Is the REI3 service actually the bottleneck, clustering can help - for this, the following requirements must be met:
- REI3 must be running in dedicated deployment mode, meaning the database system must be separate from REI3 itself. Switching from stand-alone deployment to dedicated is always possible.
- REI3 servers must access the same storage location for their file paths.
- REI3 servers must access the same database.
- It does NOT matter, whether REI3 servers are running on different operating systems or processor architectures.
Setting up clustering itself is very simple:
- The already running REI3 server is by default already part of a one-server cluster, with itself as the cluster master. Nothing needs to be done here.
- To add additional server nodes, install REI3 on other servers and use the same database and file path settings in the REI3 configuration file
- The file paths for the entire cluster must point to the same storage location - usually networks shares work well for this requirement.
- Choose any configuration in the 'web' part of the configuration file that fits with your infrastructure (which port to use, how certificate files are named, etc.).
cluster/nodeIdmust be left empty for new server nodes.
- As soon as a new server node connects to the existing REI3 database, it will register itself as a new cluster node and assigns itself a unique node ID.
This is the entire setup. The cluster auto-configures and also automatically assigns cluster master role and tasks depending on which nodes are checking in.
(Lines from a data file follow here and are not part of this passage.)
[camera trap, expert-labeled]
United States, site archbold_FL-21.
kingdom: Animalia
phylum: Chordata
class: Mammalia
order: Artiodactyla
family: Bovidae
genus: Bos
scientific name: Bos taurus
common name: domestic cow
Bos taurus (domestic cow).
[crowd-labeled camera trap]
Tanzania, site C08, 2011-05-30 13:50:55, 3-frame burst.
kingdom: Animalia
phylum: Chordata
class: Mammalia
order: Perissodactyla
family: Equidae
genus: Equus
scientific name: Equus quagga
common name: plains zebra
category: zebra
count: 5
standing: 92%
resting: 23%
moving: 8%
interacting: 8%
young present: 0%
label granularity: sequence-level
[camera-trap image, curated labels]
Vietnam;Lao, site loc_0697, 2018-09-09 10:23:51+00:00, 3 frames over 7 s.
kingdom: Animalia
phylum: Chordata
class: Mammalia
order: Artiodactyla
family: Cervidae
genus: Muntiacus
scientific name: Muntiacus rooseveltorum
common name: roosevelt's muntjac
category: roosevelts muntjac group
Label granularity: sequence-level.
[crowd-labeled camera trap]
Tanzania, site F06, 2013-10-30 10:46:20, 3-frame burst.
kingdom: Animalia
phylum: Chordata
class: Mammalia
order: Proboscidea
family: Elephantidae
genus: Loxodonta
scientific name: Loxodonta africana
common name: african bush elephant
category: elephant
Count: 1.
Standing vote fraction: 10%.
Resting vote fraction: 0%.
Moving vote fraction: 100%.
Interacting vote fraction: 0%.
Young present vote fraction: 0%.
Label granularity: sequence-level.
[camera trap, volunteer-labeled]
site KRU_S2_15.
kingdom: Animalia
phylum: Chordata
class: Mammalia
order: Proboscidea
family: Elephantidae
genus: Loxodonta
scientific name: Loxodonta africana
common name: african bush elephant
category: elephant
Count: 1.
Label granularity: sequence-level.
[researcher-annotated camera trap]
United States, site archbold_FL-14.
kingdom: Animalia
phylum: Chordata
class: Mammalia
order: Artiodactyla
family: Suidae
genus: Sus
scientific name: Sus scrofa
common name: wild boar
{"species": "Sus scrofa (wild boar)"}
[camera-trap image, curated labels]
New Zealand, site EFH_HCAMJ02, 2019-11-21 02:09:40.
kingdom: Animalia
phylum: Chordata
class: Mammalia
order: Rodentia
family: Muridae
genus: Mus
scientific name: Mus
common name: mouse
REI3 can be made accessible on the internet by opening up corresponding firewall ports. We, the REI3 manufacturers, aim to make the platform as secure as possible. As with any other application, it is always possible that undiscovered security flaws are exploited and unauthorized access achieved. Besides regularly updating REI3 itself, it is our view that additional safety measures are necessary to safely run web applications in the cloud, such as:
- Running intrusion detection and prevention on the application server or firewalls
- Applying hardening principles to cloud application servers
- Using a DMZ to separate cloud accessible services from any local, protected networks
The REI3 platform does include bruteforce protection; as these are only a small subset of possible attacks, they cannot be relied upon alone for safe, cloud-connected operation. Additional actions (as described above) should be taken in all cases.